Practice self-supervised imaginative and prescient transformers on overhead imagery with Amazon SageMaker

It is a visitor weblog submit co-written with Ben Veasey, Jeremy Anderson, Jordan Knight, and June Li from Vacationers.

Satellite tv for pc and aerial photographs present perception into a variety of issues, together with precision agriculture, insurance coverage threat evaluation, city improvement, and catastrophe response. Coaching machine studying (ML) fashions to interpret this information, nonetheless, is bottlenecked by expensive and time-consuming human annotation efforts. One solution to overcome this problem is thru self-supervised learning (SSL). By coaching on giant quantities of unlabeled picture information, self-supervised fashions be taught picture representations that may be transferred to downstream duties, reminiscent of picture classification or segmentation. This strategy produces picture representations that generalize nicely to unseen information and reduces the quantity of labeled information required to construct performant downstream fashions.

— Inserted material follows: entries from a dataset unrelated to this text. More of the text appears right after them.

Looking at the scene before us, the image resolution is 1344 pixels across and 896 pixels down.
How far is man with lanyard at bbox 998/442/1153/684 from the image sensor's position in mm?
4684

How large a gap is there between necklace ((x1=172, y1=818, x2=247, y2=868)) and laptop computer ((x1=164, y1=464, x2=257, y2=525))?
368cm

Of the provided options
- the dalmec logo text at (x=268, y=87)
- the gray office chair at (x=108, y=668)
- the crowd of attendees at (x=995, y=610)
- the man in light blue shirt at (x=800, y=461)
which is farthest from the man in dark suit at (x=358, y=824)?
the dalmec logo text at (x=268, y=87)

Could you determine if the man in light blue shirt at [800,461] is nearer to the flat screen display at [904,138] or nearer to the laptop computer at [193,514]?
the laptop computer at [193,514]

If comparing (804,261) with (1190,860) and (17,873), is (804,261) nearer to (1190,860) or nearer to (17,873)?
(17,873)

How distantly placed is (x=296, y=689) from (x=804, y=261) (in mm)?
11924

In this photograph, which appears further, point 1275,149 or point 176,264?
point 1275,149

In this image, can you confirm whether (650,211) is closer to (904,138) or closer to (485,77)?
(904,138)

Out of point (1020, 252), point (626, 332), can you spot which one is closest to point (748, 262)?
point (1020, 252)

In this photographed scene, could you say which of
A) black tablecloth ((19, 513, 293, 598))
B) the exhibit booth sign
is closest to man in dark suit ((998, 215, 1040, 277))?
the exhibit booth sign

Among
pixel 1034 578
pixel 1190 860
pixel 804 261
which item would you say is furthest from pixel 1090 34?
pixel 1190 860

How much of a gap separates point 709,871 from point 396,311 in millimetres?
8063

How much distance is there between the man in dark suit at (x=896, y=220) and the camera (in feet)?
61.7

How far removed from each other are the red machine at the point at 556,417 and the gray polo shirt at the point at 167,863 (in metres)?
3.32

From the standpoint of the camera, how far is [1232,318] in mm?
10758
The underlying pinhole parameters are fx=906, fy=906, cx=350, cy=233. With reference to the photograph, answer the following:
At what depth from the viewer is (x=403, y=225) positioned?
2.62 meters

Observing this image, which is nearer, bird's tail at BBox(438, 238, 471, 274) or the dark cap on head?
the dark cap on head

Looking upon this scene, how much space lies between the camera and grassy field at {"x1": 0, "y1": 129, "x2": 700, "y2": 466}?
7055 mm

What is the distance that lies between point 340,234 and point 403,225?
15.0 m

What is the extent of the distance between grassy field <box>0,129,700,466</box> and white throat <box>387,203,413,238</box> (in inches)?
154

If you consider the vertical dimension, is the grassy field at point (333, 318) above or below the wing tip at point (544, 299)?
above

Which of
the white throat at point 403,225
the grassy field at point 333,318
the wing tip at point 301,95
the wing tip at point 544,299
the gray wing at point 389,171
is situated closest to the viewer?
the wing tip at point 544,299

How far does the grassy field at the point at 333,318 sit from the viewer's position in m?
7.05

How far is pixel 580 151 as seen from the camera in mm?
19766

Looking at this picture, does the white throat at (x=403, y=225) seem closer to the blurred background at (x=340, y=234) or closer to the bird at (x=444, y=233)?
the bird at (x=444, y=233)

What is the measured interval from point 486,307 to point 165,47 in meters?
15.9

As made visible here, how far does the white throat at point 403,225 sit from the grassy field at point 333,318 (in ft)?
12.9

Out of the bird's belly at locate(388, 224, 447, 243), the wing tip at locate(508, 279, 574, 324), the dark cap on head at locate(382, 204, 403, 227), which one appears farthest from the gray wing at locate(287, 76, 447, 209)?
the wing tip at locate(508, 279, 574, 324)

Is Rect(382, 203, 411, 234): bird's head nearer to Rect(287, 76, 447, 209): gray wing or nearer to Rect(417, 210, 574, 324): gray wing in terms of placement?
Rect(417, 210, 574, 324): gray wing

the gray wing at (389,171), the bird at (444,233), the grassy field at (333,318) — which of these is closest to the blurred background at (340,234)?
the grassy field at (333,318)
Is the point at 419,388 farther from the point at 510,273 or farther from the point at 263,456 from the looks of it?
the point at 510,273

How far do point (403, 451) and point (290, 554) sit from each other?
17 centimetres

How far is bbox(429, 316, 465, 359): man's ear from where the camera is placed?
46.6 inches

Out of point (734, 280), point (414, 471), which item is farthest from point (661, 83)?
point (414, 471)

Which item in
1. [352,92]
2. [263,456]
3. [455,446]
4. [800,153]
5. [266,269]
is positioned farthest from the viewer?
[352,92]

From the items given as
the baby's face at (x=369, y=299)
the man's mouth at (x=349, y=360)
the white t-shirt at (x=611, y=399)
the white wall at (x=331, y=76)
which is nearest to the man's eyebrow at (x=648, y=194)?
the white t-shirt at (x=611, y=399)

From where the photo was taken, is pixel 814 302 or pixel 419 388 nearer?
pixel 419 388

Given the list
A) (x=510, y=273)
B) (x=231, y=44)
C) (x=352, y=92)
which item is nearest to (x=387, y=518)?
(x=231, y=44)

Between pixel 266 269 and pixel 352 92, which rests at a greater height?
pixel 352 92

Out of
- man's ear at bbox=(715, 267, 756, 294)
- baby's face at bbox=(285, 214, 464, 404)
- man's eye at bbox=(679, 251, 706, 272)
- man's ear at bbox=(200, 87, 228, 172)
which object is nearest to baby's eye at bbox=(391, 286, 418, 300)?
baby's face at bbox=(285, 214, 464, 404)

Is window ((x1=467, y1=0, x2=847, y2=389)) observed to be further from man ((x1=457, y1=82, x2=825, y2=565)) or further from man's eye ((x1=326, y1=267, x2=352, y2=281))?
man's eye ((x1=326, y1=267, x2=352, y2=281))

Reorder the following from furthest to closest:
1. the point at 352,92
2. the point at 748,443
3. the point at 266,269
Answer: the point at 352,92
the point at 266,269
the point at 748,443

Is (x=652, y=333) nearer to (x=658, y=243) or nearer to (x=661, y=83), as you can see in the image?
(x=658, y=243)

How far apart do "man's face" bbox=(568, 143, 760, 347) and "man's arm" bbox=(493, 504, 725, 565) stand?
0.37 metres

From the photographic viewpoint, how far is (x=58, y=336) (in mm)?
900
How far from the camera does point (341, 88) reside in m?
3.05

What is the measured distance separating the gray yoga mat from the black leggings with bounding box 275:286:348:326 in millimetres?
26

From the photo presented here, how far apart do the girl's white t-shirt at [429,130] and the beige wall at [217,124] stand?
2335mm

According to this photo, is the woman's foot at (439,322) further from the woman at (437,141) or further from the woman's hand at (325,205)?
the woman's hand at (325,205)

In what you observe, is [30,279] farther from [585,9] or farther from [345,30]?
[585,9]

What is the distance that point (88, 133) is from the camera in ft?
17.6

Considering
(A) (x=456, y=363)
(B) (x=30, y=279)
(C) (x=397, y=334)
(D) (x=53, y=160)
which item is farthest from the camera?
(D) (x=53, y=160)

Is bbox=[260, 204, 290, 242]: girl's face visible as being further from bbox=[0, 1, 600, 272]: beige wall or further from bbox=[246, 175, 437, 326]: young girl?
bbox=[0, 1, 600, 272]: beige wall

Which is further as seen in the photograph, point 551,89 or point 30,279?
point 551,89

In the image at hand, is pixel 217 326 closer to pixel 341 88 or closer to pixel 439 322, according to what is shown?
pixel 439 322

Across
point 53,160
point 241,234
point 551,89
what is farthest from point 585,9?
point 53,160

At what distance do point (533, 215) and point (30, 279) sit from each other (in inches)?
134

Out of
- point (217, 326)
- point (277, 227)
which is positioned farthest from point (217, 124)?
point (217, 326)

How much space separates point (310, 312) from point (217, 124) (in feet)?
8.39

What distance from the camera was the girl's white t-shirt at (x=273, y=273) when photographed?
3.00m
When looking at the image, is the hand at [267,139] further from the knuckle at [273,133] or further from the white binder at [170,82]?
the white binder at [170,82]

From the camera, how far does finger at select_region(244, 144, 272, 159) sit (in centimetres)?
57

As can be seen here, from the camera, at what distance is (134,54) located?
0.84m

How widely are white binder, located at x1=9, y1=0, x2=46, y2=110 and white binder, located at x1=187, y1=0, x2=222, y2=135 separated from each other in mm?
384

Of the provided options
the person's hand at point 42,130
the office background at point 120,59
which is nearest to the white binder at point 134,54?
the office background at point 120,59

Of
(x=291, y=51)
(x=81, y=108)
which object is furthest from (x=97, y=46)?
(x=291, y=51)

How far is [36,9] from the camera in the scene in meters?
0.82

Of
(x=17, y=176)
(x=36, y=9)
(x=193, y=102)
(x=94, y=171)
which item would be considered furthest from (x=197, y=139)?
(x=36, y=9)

On this submit, we reveal the way to prepare self-supervised imaginative and prescient transformers on overhead imagery utilizing Amazon SageMaker. Vacationers collaborated with the Amazon Machine Studying Options Lab (now often called the Generative AI Innovation Center) to develop this framework to assist and improve aerial imagery mannequin use circumstances. Our resolution is predicated on the DINO algorithm and makes use of the SageMaker distributed data parallel library (SMDDP) to separate the information over a number of GPU situations. When pre-training is full, the DINO picture representations will be transferred to quite a lot of downstream duties. This initiative led to improved mannequin performances inside the Vacationers Knowledge & Analytics area.

Overview of resolution

The 2-step course of for pre-training imaginative and prescient transformers and transferring them to supervised downstream duties is proven within the following diagram.

Within the following sections, we offer a walkthrough of the answer utilizing satellite tv for pc photographs from the BigEarthNet-S2 dataset. We construct on the code offered within the DINO repository.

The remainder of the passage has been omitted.